* [Bereitgestellter Auszug]
★ ★ ★ ★ ★ ★ ★
Zwei öffentliche Vermisstmeldungen in einer Woche

Täglich verschwindet im Kanton Luzern eine Person

Ein Spürhund wird bei einer Personensuche dann eingesetzt, wenn ein letzter Bezugspunkt der vermissten Person bekannt ist.

(Bild: Symbolbild: Fotolia/Benjamin Nolte)

Vergangene Woche machten zwei Fälle von vermissten Personen in Luzern die Runde. Beide Male tauchten die Personen wieder auf, nur einmal machte die Luzerner Polizei eine Öffentlichkeitsfahndung. Polizeisprecher Urs Wigger erklärt, wann man auf dieses Mittel zurückgreift. Und er warnt vor einer selbstorganisierten Suche via Facebook.
★ ★ ★ ★ ★ ★ ★
* [Eingabedaten]
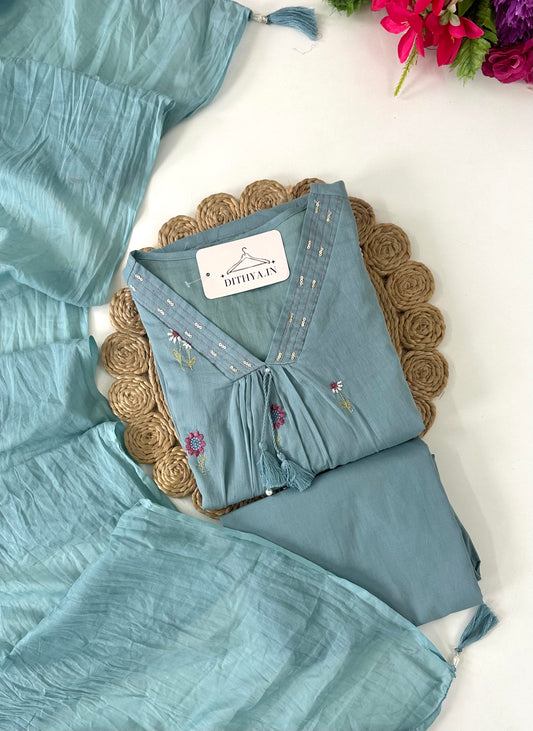 K395 - Mul cotton embroidered Aline Kurti with pants and dupatta in 3 colours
★ ★ ★ ★ ★ ★ ★
* [Ziel der Aufgabe] Führen Sie den Artikel über Vermisstmeldungen im Kanton Luzern im Anschluss an seinen letzten Satz weiter. Die Auflistung ist eigenständiges Material und gehört nicht zum Artikel über Vermisstmeldungen im Kanton Luzern.

* [Ergebnis der Übung]
Seit vergangenem Freitag wurde in St. Urban ein 30-jähriger Mann vermisst. Die Polizei führte eine Öffentlichkeitsfahndung durch. Das heisst, via Medien wurden ein Foto und Signalemente des Vermissten verbreitet und Angaben zu seinem letzten Aufenthaltsort gemacht. Mit Erfolg: Am Sonntag konnte der Mann gefunden werden.

Ebenfalls letzte Woche: In Kriens wird eine 17-Jährige vermisst. Die Eltern lancieren via Facebook eine grosse Suchaktion. Ebenso treten die Eltern mit den Medien in Kontakt, die Polizei hingegen verzichtet auf eine Öffentlichkeitsfahndung. Auch in diesem Fall hat die Suche Erfolg, die junge Frau kehrt unversehrt zu ihren Eltern zurück.

In beiden Fällen war die Suche nach einer vermissten Person erfolgreich, die Luzerner Polizei verhielt sich jedoch nicht in beiden Fällen gleich. Wann wird eine öffentliche Fahndung gestartet? Und wie verhält man sich als Angehörige am besten?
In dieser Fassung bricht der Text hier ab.